La vidéo ne dure que 50 secondes mais suffit à faire comprendre le désespoir des migrants à Calais. Comment tenter de rejoindre l'Angleterre quand on trouve devant soi police, grillages et barbelés ? Un film, publié fin juillet dans les médias britanniques, montre un groupe de migrants escaladant une grille, dans l'espoir fou de se rapprocher encore un peu plus du tunnel.
Au milieu des adultes, on aperçoit une petite fille habillée d'un collant rose, la tête couverte par une capuche jaune. Tirée par les vêtements, elle est hissée au-dessus d'une clôture. Revenue sur le sol, de l'autre côté de la barrière, on la voit attendre que chacun de ses compagnons d'infortune parvienne à franchir le grillage.
Pleine de vie malgré le drame. Cette petite fille, Europe 1 l'a retrouvée. Elle s'appelle Isra, elle n'a que trois ans. L'enfant se trouve toujours dans la jungle de Calais et vit dans un abri de fortune. Du parcours d'Isra, on sait qu'elle est arrivée à Calais début juillet avec sa mère et sa petite soeur, âgée de dix mois.
Son périple — l'Erythrée, le Soudan, la Méditerranée, les Alpes et enfin Calais — n'a pas affecté sa bonne humeur. Souriante et pleine de vie, ses petits cris au micro d'Europe 1, la voix haut perchée, ne semblent pas témoigner du drame qu'elle traverse.
Rejoindre le père en Angleterre. La petite famille n'a qu'une obsession : retrouver le papa, de l'autre côté de la Manche. Tous les soirs, malgré le danger, la mère d'Isra confie son enfant à des amis erythréens qui tentent avec elle de traverser le tunnel en prenant tous les risques.
"L'important aujourd'hui, c'est qu'Isra rejoigne son père à Londres. Il est parti alors qu'elle n'avait qu'un an. Il faut vraiment qu'elle aille en Angleterre", explique la maman de la petite fille.

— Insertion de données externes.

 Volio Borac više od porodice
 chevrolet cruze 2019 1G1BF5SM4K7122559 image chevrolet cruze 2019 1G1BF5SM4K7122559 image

La peur du pouvoir erythréen. Devant la vidéo de sa petite fille portée au-dessus des grillages, le visage de la mère d'Isra se crispe de peur. Face au retentissement mondial de ces images, elle craint la vengeance du pouvoir erythréen sur sa famille. "Toute ma famille habite encore en Erythrée : si les autorités reconnaissent ma fille, ils vont leur réclamer beaucoup d'argent", dit-elle.
Une menace que la petite fille ne perçoit pas. À l'heure de quitter son abri de fortune, nous l'apercevons bondissante, enfilant son manteau à capuche. "Ce soir j'en suis sûre, le train va me conduire à papa", confie-t-elle à sa mère.